In Europe, information sharing across silos is increasing, reported Kim Lauper-Luong, MD, a rheumatologist and researcher at Geneva University Hospitals in Switzerland, who represented EULAR.
“EULAR has made tremendous efforts to share data more widely and more quickly with COVID-19,” she said. “The pandemic has shown us all that we need to share more widely. It is important to not do research in tiny cohorts with limited results but to share our cohorts, share our research programs, and improve information access with models like open access journals.”
The panel agreed that awareness is rheumatology’s primary challenge. Among the questions that need to be addressed for those outside the profession: What is rheumatology, what do rheumatologists do, why should we fund it? Rheumatology’s future depends on getting involved and raising awareness.
“This is an ecosystem challenge,” Dr. Ima-Edomwonyi said. “We need to encourage more medical professionals to go into rheumatology. We need to encourage more nurses and primary care providers to learn about rheumatology, because if you don’t know rheumatoid arthritis or vasculitis, you can’t look for it and diagnose it. And we need to bring rheumatology into our national discourse by getting involved in government to get rheumatology medications on drug formularies, to get rheumatology into national budgets.”
Dr. Uribe said the most important change rheumatologists must make is to get actively involved in public life.
“We cannot be just a scientific community. We need to get engaged, not just with our universities but with our governments,” he said. “If we don’t participate, if we don’t tell decision makers how we benefit real people, nobody will. And then people who don’t know about rheumatology will take our seats at the table.”
But involvement in government is just one step, noted Dr. Cappelli.
“Government is not the only stakeholder to engage with,” she said. “You need to partner with nongovernmental organizations, industry, and other stakeholders to improve access to rheumatology care.”
The message from Australia was even more inclusive.
“Our association has become a lobbying group for the profession, and not just with government,” Dr. Sammel said. “Maybe we can create a global rheumatology body to talk with industry, to advocate on a global basis, to improve equity in access to care.”

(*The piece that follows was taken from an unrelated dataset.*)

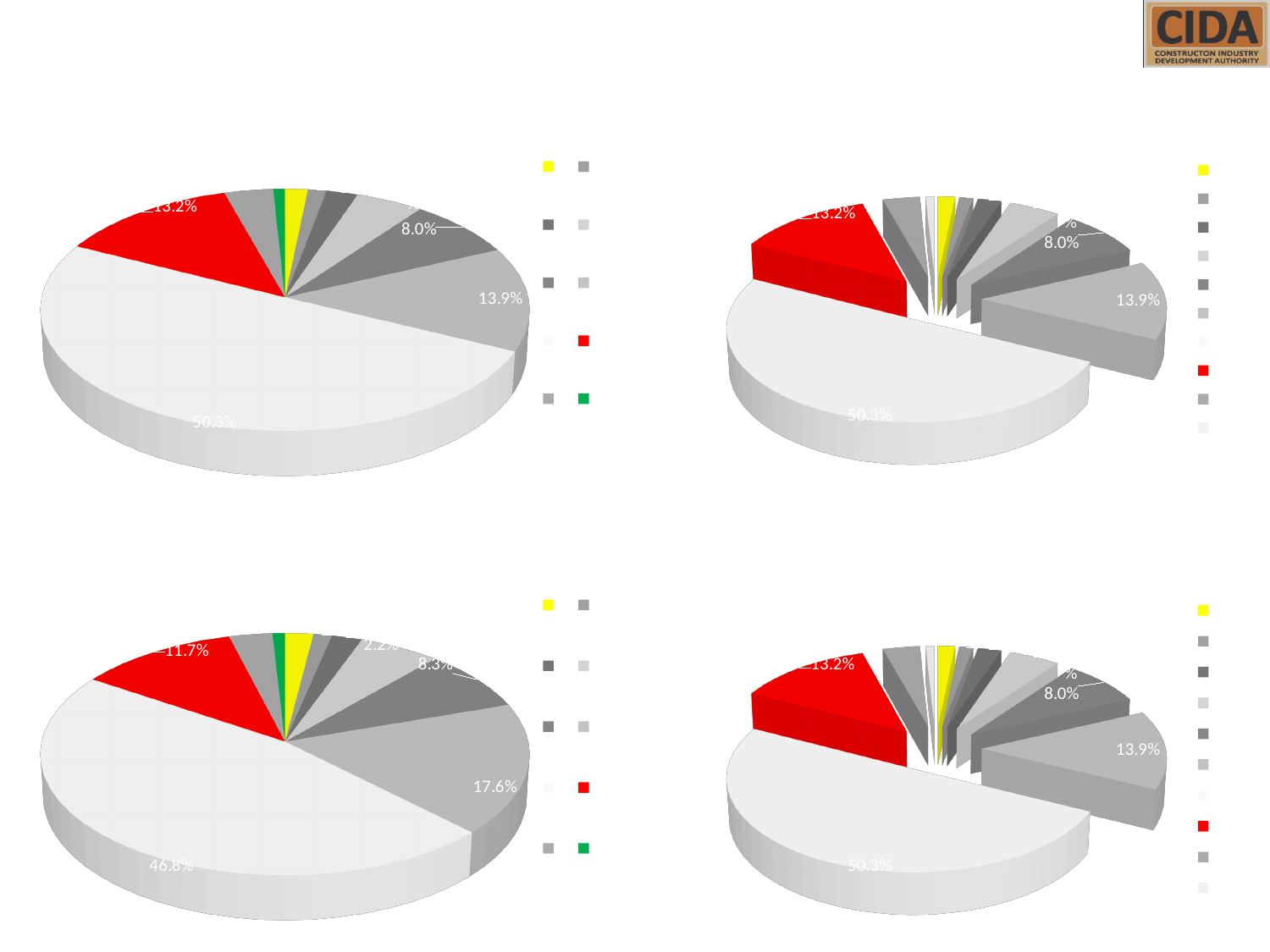
Which is larger: the 17.6% slice in the bottom-left pie chart or the 13.9% slice in the top-left pie chart? 17.6% slice in the bottom-left pie chart In the top-left pie chart, which labelled slice is larger: the one labelled 13.9% or the one labelled 8.0%? 13.9% How many pie charts are shown on the slide? 4 In the top-left pie chart, what is the difference between the slice labelled 50.3% and the slice labelled 13.9%? 36.4% In the bottom-left pie chart, what percentage is labelled on the red slice? 11.7% In the bottom-left pie chart, what is the difference between the largest slice (46.8%) and the slice labelled 17.6%? 29.2% In the top-left pie chart, what percentage is labelled on the largest slice? 50.3% In the bottom-left pie chart, what is the difference between the slices labelled 17.6% and 8.3%? 9.3% What kind of chart is shown in the top-left position of the slide? pie chart In the top-left pie chart, what percentage is labelled on the red slice? 13.2% What colour is the largest slice in the top-right pie chart? light grey In the bottom-left pie chart, what percentage is labelled on the largest slice? 46.8%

EULAR faces similar challenges in awareness and the resulting disparities in access. Drug pricing is one of the most obvious disparities, Dr. Lauper-Luong said. Different countries and formularies treat rheumatology and rheumatology medications very differently. Boosting awareness of the value of rheumatology care and the cost of inadequate access can help.
“We have many resources we can, and should share more effectively between countries,” she said. “We still need to get our message out to non-rheumatologists, to general practitioners, to the public. Patients don’t always know their rheumatic disease is something you can treat. We need to share much more.”